WHAT YOU SHOULD DO:
Reproduce the following text about predictive analytics and bandit testing word for word, in full.

But real-time predictive analytics plays an increasing role, according to How Predictive Analytics Is Transforming eCommerce & Conversion Rate Optimization. The author – Peep Laja – seems fond of Lattice, writing that,

Lattice has researched how leading companies like Amazon & Netflix are using predictive analytics to better understand customer behavior, in order to develop a solution that helps sales professionals better qualify their leads.

Laja also notes impressive success stories, such as Macy’s – which clocked an 8 to 12 percent increase in online sales by combining browsing behavior within product categories and sending targeted emails by customer segment.

Google and Bandit Testing

I find the techniques associated with A/B or Bandit testing fascinating.

Google is at the forefront of this – the experimental testing of webpage design and construction.

Let me recommend readers directly to Google Analytics – the discussion headed by Overview of Content Experiments.

What is Bandit Testing?

Well, the Google presentation Multi-armed Bandits is really clear.

This is a fun topic.

So suppose you have a row of slot machine (“one-armed bandits”) and you know each machine has different probabilities and size of payouts. How do you decide which machine to favor, after a period of experimentation?

This is the multi-armed bandit or simply bandit problem, and is mathematically very difficult.

[The bandit problem] was formulated during the [second world] war, and efforts to solve it so sapped the energies and minds of Allied analysts that the suggestion was made that the problem be dropped over Germany, as the ultimate instrument of intellectual sabotage.

The Google discussion illustrates a Bayesian algorithm with simulations, showing that updating the probabilities and flow of traffic to what appear to be the most attractive web pages results, typically, in more rapid solutions that classical statistical experiments (generally known as A/B testing after “showroom A” and “showroom B”).

DATA EXCERPT:
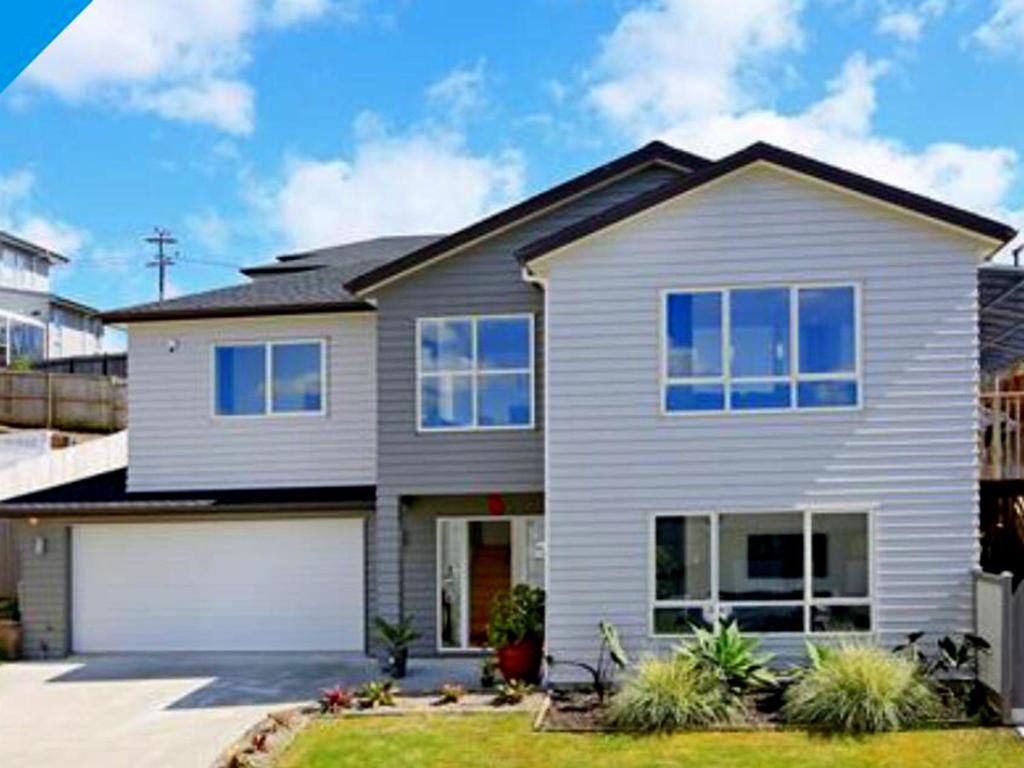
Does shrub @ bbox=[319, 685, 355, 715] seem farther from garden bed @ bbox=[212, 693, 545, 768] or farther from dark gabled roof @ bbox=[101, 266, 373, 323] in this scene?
dark gabled roof @ bbox=[101, 266, 373, 323]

TASK ANSWER:
But real-time predictive analytics plays an increasing role, according to How Predictive Analytics Is Transforming eCommerce & Conversion Rate Optimization. The author – Peep Laja – seems fond of Lattice, writing that,

Lattice has researched how leading companies like Amazon & Netflix are using predictive analytics to better understand customer behavior, in order to develop a solution that helps sales professionals better qualify their leads.

Laja also notes impressive success stories, such as Macy’s – which clocked an 8 to 12 percent increase in online sales by combining browsing behavior within product categories and sending targeted emails by customer segment.

Google and Bandit Testing

I find the techniques associated with A/B or Bandit testing fascinating.

Google is at the forefront of this – the experimental testing of webpage design and construction.

Let me recommend readers directly to Google Analytics – the discussion headed by Overview of Content Experiments.

What is Bandit Testing?

Well, the Google presentation Multi-armed Bandits is really clear.

This is a fun topic.

So suppose you have a row of slot machine (“one-armed bandits”) and you know each machine has different probabilities and size of payouts. How do you decide which machine to favor, after a period of experimentation?

This is the multi-armed bandit or simply bandit problem, and is mathematically very difficult.

[The bandit problem] was formulated during the [second world] war, and efforts to solve it so sapped the energies and minds of Allied analysts that the suggestion was made that the problem be dropped over Germany, as the ultimate instrument of intellectual sabotage.

The Google discussion illustrates a Bayesian algorithm with simulations, showing that updating the probabilities and flow of traffic to what appear to be the most attractive web pages results, typically, in more rapid solutions that classical statistical experiments (generally known as A/B testing after “showroom A” and “showroom B”).